Political Economy Of Development In Palestine: A Critical Perspective
Political economy is concerned with institutions, relations of power, and social conflict and struggle. A key task of political economy is to historicize and (re)politicize economics, as politics and economics are deeply inter-related and reside in (and emerge from) particular social, spatial, and historical locations. Political economy, therefore, aims to denaturalize capitalism in order to obtain a more robust analysis of settler colonialism, racial capitalism, and neoliberalism.
In the case of occupied Palestine, a political economy approach matters when analysing the current situation, as it unveils critical elements of both the material and discursive (visible and invisible) expressions of power. It [a political economy approach] also underscores that an approach to economics that does not consider the political—a de-politicized economics—is inadequate to understanding the situation in occupied Palestine.
In my latest co-edited volume, Political Economy of Palestine: Critical, Interdisciplinary, and Decolonial Perspectives, co-edited with Dr. Tariq Dana and Dr. Timothy Seidel, published in May 2021 by Palgrave Macmillan, and composed of 14 chapters, we offer an in-depth contextualization of the Palestinian political economy, analyse the political economy of integration, fragmentation, and inequality, and explore and problematize multiple sectors and themes of political economy in the absence of sovereignty.

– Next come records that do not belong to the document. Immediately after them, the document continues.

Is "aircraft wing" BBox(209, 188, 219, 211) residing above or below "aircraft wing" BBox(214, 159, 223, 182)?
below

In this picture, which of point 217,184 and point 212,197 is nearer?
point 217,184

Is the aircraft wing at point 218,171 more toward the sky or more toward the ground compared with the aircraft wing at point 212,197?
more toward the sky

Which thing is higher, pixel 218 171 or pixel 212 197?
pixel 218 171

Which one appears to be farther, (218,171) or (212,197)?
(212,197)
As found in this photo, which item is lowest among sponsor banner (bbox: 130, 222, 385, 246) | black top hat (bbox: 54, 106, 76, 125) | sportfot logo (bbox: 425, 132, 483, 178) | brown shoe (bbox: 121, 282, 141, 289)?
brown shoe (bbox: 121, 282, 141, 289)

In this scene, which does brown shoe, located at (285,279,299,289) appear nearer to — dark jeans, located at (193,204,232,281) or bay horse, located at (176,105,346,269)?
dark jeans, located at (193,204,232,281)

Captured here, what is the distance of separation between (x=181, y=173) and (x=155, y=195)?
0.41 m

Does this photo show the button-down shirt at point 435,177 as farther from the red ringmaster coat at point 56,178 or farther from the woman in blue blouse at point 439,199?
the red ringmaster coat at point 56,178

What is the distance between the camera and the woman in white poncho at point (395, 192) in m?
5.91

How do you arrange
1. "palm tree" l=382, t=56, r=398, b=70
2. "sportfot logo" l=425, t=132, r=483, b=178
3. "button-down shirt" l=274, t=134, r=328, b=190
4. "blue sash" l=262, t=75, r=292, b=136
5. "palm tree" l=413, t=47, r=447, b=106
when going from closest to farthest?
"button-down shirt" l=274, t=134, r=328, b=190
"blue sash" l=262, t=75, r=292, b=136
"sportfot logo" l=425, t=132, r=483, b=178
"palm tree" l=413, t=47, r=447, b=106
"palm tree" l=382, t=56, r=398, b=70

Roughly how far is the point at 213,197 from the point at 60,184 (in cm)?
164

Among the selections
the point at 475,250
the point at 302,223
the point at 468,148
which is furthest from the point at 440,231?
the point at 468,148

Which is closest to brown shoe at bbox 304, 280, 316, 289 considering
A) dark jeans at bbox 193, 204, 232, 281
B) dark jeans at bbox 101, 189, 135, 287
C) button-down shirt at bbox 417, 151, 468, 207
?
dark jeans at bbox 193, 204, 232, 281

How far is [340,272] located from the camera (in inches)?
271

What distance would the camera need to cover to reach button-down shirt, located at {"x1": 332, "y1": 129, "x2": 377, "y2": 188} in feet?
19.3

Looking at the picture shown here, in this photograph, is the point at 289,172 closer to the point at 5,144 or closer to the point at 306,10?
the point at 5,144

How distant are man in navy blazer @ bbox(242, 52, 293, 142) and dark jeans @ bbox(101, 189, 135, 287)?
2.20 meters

A key aspect that emerged as part of this book and the collective scholarly effort, is related to the utmost need to study the political economy of Palestine through critical, interdisciplinary, and decolonial perspectives. We argue that using critical, interdisciplinary, and decolonial perspectives on political economy sharpens a focus on resistance and aids in the exploration of embodied forms of political subjectivity, especially in neoliberal, settler colonial contexts. Such approach provides a more robust framework to understand the complex dynamics of the development process, and illustrates why, how, and by whom development is denied in Palestine.